Testing negamax starting from ['O', 'X', ' ', 'O', ' ', ' ', ' ', 'X', ' ']

--- 10/10 points. negamax correctly returns value of 1

--- 10/10 points. negamax correctly explored 124 states.

Testing negamax starting from ['O', 'X', 'X', 'O', 'O', ' ', ' ', 'X', ' ']

--- 10/10 points. negamax correctly returns value of -1 and move of 5

Testing negamaxIDS with max depth of 5, starting from ['O', 'X', 'X', 'O', 'O', ' ', ' ', 'X', ' ']

--- 10/10 points. negamaxIDS correctly returns value of -1 and move of 5

Testing negamaxIDSab starting from ['O', 'X', 'X', 'O', 'O', ' ', ' ', 'X', ' ']
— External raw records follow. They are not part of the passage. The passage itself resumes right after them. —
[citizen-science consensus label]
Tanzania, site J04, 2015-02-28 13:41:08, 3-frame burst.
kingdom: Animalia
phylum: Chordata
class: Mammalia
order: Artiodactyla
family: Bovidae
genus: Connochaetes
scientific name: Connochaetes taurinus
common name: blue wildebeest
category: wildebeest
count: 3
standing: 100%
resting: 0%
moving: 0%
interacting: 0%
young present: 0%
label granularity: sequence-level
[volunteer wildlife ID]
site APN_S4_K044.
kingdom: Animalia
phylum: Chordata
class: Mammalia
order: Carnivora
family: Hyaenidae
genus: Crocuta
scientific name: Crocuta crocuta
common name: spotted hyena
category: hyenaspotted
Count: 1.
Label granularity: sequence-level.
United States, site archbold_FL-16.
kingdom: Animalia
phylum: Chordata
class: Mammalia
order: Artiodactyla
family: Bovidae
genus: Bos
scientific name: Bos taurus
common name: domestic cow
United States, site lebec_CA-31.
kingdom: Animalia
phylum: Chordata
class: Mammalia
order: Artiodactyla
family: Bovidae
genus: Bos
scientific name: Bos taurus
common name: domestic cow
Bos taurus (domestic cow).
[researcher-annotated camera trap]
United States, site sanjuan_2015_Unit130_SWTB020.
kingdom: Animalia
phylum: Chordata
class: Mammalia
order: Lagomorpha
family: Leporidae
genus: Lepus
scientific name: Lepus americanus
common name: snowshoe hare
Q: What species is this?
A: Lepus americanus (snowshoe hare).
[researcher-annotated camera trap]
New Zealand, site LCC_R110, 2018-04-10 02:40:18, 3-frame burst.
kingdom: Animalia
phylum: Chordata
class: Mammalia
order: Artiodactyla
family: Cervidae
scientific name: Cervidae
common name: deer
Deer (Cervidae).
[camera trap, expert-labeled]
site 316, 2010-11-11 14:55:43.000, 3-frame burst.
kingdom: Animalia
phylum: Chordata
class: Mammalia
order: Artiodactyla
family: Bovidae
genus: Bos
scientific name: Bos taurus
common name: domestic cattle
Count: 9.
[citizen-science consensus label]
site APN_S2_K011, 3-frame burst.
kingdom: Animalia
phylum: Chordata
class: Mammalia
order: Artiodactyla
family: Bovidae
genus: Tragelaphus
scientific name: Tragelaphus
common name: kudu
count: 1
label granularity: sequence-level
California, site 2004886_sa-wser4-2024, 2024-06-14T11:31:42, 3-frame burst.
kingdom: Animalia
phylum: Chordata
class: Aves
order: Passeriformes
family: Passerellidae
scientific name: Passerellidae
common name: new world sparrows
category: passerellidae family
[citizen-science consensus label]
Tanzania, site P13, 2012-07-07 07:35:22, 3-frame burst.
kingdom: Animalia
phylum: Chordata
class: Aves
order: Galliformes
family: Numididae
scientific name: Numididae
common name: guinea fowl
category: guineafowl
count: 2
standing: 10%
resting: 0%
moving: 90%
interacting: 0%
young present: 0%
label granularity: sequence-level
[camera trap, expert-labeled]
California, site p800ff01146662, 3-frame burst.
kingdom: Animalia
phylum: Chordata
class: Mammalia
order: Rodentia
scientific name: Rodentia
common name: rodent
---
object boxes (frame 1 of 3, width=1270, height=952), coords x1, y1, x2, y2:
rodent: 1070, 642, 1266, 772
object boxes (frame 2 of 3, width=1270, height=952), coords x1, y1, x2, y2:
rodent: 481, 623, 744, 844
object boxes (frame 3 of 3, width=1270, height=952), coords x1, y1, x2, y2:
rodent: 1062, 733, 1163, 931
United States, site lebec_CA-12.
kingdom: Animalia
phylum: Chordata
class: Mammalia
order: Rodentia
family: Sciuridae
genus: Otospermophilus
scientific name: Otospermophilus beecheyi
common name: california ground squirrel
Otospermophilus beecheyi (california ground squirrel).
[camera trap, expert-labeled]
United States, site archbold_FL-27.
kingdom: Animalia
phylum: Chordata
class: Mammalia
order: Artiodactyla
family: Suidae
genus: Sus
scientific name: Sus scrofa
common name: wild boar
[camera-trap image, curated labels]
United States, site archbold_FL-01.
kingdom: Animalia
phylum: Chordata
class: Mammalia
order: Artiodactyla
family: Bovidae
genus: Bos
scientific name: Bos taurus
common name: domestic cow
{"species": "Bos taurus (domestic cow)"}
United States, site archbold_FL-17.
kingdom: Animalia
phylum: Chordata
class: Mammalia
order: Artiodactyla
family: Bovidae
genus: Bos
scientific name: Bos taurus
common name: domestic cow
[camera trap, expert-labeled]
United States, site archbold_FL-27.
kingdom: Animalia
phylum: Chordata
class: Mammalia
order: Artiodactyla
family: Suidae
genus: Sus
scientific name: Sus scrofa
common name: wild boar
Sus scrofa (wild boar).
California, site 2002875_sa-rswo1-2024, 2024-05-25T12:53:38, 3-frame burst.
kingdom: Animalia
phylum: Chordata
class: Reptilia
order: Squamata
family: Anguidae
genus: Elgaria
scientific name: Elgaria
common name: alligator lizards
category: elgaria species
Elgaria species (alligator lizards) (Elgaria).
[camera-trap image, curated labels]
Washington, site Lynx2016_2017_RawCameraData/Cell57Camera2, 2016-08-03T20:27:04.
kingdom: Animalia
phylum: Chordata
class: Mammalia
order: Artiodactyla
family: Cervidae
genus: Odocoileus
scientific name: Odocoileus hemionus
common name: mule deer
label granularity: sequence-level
--- 20/20 points. negamaxIDSab correctly returns value of -1 and move of 5

Testing playGame with opponent that always plays in highest numbered position.
 | | 
-----
 | | 
-----
 | | 
Player X to 0 for score 0
X| | 
-----
 | | 
-----
 | | 
Player O to 8
X| | 
-----
 | | 
-----
 | |O
Player X to 2 for score 1
X| |X
-----
 | | 
-----
 | |O
Player O to 7
X| |X
-----
 | | 
-----
 |O|O
Player X to 1 for 

## Extra Credit 

I really want to implement at least one of the assignment's extra credits. This class is cool and I like playing around with different things, particularly games. Unfortunately it seems I've bitten off a little more than I maybe should've this semester and I only seem to have time to do the base assignment.